Data for this task ->

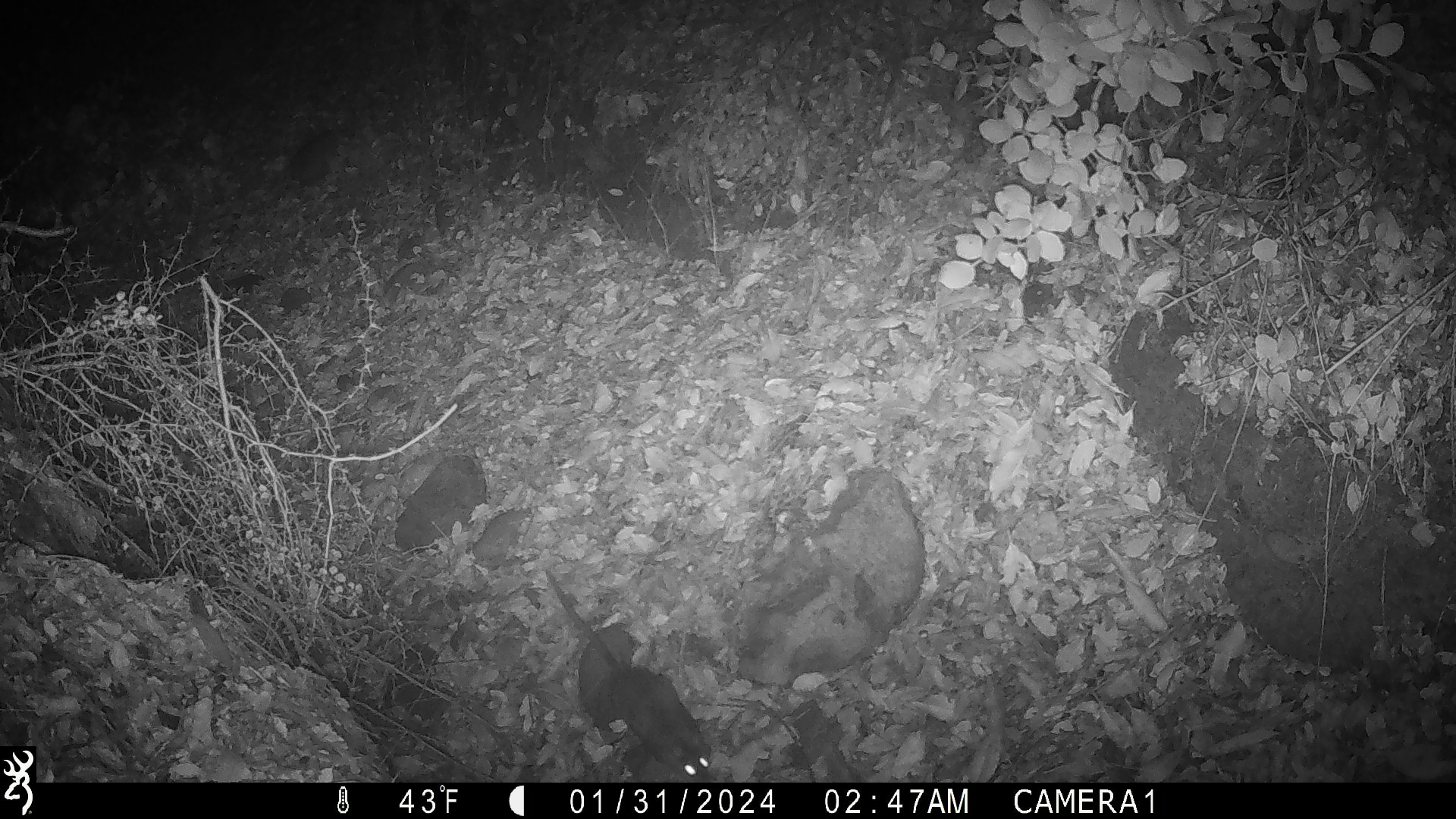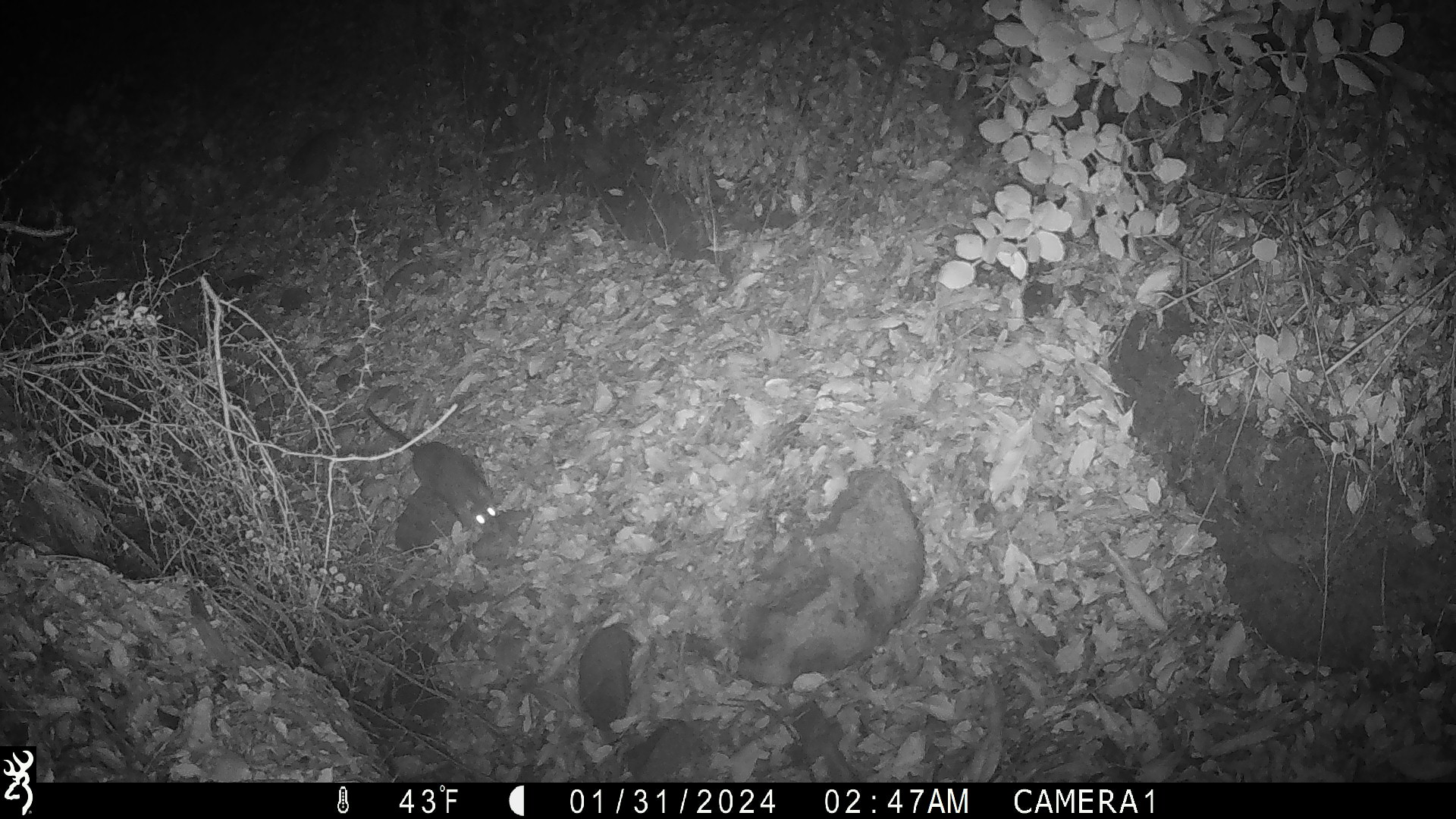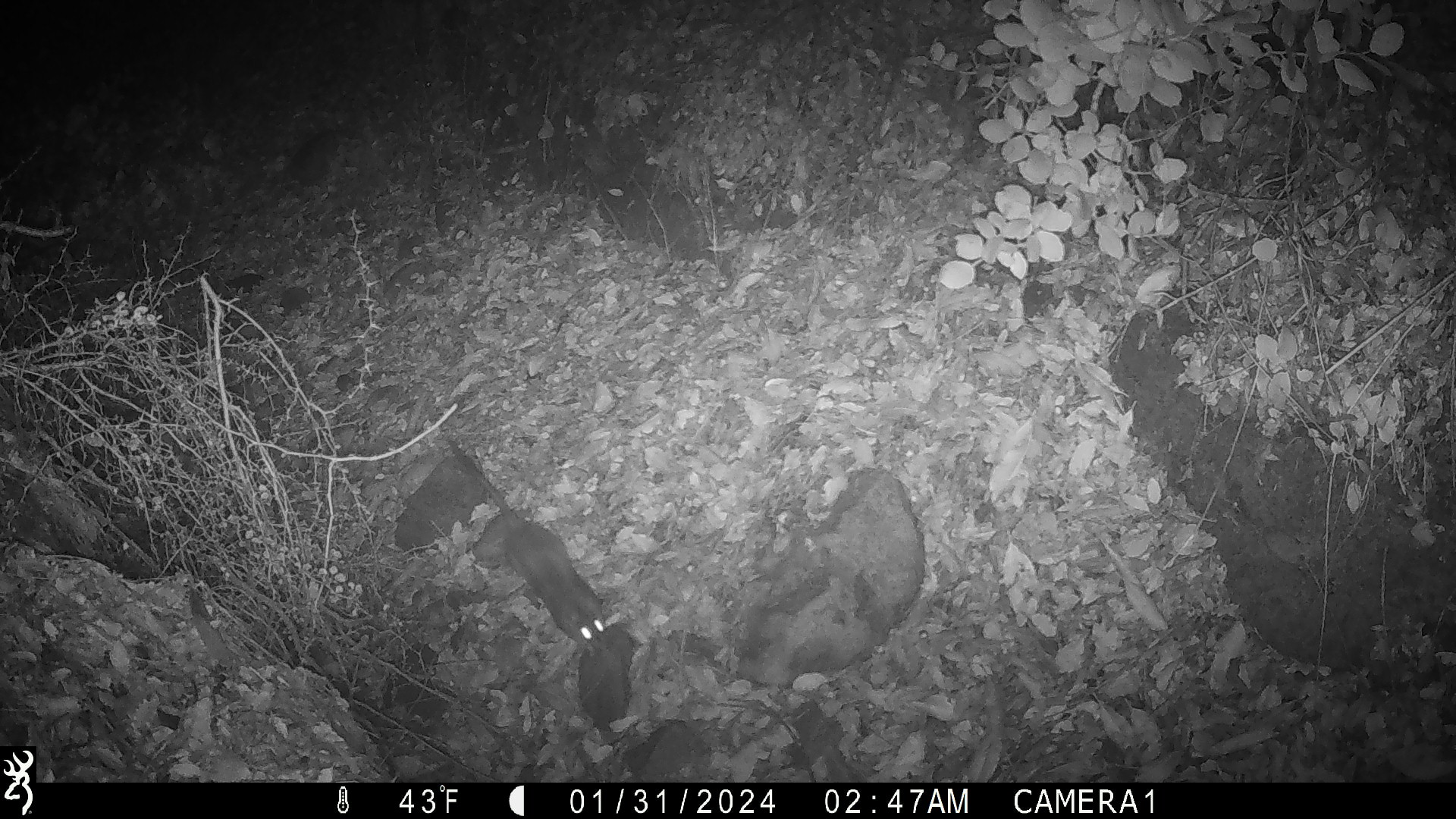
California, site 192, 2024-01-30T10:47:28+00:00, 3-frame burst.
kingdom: Animalia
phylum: Chordata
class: Mammalia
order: Rodentia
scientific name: Rodentia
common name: mouse or rat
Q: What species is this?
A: Mouse or rat (Rodentia).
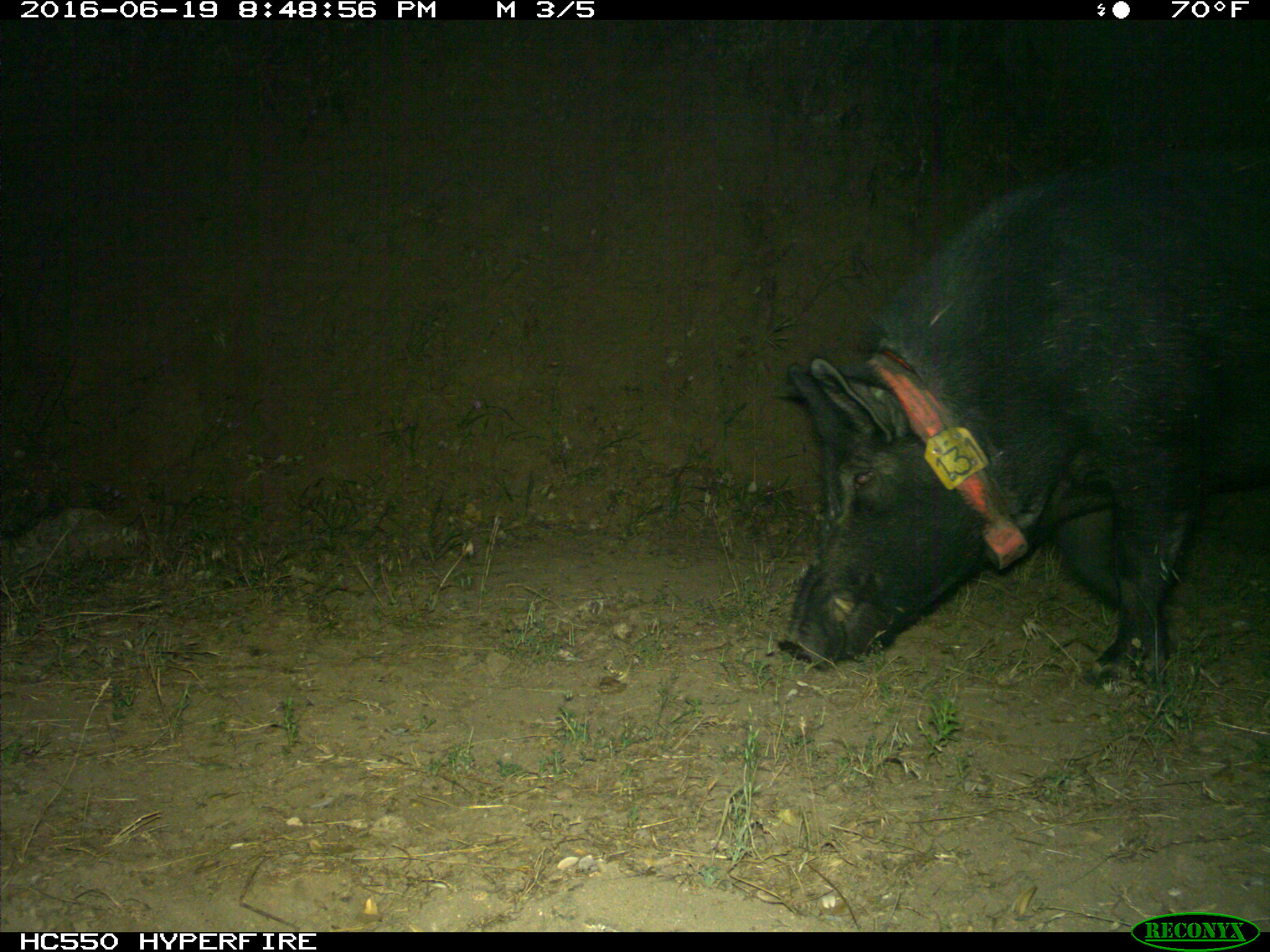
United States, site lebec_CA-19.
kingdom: Animalia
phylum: Chordata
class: Mammalia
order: Artiodactyla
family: Suidae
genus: Sus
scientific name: Sus scrofa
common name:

Exercise instructions -> Apart from the images, please copy every line of the data exactly as written.

Solution below ->
California, site 192, 2024-01-30T10:47:28+00:00, 3-frame burst.
kingdom: Animalia
phylum: Chordata
class: Mammalia
order: Rodentia
scientific name: Rodentia
common name: mouse or rat
Q: What species is this?
A: Mouse or rat (Rodentia).
United States, site lebec_CA-19.
kingdom: Animalia
phylum: Chordata
class: Mammalia
order: Artiodactyla
family: Suidae
genus: Sus
scientific name: Sus scrofa
common name:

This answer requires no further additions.